=== Trecho citado ===

========

Os sofisticados modelos que foram aplicados por Gomes e colaboradores em quatro países europeus (Portugal, Espanha, Bélgica e Inglaterra) incluem entre os parâmetros os diferenciais de suscetibilidade dos indivíduos à infecção pelo vírus e os efeitos das estratégias de contenção da pandemia. Os resultados ainda não foram publicados e precisam ser confirmados.

De todo modo, a imunidade induzida pelo SARS-CoV-2 ainda suscita muitas interrogações. Aspectos como a duração da proteção, os tipos (celular e humoral mediada por anticorpos), a variação de acordo com a faixa etária, a possibilidade de imunidade cruzada (conferida pelo contato com outro coronavírus) não estão elucidados.

O fato da interrupção provisória da propagação da Covid-19 estar especulativamente associada ao alcance do limiar de imunidade populacional em nada diminui a importância da adoção das medidas de distanciamento social e de etiqueta respiratória, sem as quais o “tamanho” da epidemia, nos mais diversos cenários, seria maior em uma escala multiplicativa.

Mas afinal, o que é uma segunda onda epidêmica? Existe muita confusão sobre isso.
A primeira consideração, elementar, é que para haver uma segunda onda tem que ter sido descrita e registrada rigorosamente a ocorrência da primeira. Esta se caracteriza pelo crescimento de tendência contínua da transmissão, espelhado no número de novos casos e de mortes, que alcança um ápice, o chamado platô, onde se estabelece por um período variável, até a completa eliminação ou queda para níveis residuais, caracterizada por pequenas oscilações. Concluída a primeira onda se pode, aí sim, passar a se cogitar uma segunda.

========

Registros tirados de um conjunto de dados
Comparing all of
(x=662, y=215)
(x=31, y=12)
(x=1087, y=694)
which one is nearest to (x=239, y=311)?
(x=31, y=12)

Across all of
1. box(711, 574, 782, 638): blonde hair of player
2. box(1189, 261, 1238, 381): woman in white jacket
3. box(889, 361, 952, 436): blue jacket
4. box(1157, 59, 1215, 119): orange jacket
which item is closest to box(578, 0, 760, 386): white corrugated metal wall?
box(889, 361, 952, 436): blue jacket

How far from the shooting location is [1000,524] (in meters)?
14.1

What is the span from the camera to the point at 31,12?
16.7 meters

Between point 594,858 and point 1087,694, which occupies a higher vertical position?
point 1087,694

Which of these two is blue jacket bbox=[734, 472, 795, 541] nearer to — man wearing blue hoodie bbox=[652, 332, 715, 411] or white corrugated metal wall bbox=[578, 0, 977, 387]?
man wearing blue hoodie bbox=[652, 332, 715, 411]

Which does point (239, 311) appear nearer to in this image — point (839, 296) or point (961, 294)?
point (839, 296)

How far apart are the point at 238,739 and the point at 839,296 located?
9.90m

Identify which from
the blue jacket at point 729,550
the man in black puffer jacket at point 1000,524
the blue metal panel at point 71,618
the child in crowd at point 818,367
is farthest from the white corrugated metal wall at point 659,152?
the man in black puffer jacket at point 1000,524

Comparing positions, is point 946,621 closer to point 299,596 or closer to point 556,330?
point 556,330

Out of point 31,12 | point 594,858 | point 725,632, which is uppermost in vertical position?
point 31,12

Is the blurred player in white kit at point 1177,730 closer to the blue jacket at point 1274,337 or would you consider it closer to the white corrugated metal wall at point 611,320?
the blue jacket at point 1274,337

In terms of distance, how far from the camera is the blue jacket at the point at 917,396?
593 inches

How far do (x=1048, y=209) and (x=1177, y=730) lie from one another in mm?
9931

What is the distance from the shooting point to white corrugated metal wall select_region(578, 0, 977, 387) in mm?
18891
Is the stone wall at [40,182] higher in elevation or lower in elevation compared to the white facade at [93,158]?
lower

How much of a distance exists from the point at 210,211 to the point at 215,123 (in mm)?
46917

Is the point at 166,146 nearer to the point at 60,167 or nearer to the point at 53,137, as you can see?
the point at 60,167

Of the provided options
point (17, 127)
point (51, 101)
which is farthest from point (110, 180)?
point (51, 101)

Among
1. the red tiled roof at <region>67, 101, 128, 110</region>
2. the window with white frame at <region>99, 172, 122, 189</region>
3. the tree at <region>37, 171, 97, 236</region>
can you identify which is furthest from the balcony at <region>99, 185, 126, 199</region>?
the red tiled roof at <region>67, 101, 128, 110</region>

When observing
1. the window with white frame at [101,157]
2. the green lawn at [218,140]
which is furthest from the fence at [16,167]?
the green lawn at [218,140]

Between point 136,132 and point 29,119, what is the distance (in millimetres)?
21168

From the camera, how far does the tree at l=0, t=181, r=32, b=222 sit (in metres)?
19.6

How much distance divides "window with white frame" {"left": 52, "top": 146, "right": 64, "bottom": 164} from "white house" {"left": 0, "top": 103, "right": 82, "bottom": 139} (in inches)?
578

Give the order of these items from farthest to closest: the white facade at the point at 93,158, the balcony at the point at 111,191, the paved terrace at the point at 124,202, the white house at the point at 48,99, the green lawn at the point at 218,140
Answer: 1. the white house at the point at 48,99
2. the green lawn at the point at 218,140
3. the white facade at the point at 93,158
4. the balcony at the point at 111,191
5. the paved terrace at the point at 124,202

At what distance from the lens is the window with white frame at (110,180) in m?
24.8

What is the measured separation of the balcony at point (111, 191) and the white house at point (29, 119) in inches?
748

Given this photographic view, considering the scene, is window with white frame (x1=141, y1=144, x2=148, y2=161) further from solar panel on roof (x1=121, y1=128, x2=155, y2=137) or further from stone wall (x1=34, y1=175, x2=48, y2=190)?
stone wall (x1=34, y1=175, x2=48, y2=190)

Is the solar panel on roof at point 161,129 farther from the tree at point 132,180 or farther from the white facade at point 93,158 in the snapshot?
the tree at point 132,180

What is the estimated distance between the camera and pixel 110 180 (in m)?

========

=== Questões de estudo ===
A. Liste os países europeus em que foram aplicados os modelos citados no texto sobre a Covid-19.
B. Copie palavra por palavra o trecho do texto sobre a Covid-19, começando em "Os sofisticados modelos" e terminando em "precisam ser confirmados.".
C. Conforme o texto sobre a Covid-19, qual é a condição básica para que haja uma segunda onda?
Os dados não entram em nada neste trabalho.

=== Respostas por questão ===
A. Portugal, Espanha, Bélgica e Inglaterra.

B.
Os sofisticados modelos que foram aplicados por Gomes e colaboradores em quatro países europeus (Portugal, Espanha, Bélgica e Inglaterra) incluem entre os parâmetros os diferenciais de suscetibilidade dos indivíduos à infecção pelo vírus e os efeitos das estratégias de contenção da pandemia. Os resultados ainda não foram publicados e precisam ser confirmados.

C. É preciso que a ocorrência da primeira onda tenha sido descrita e registrada rigorosamente.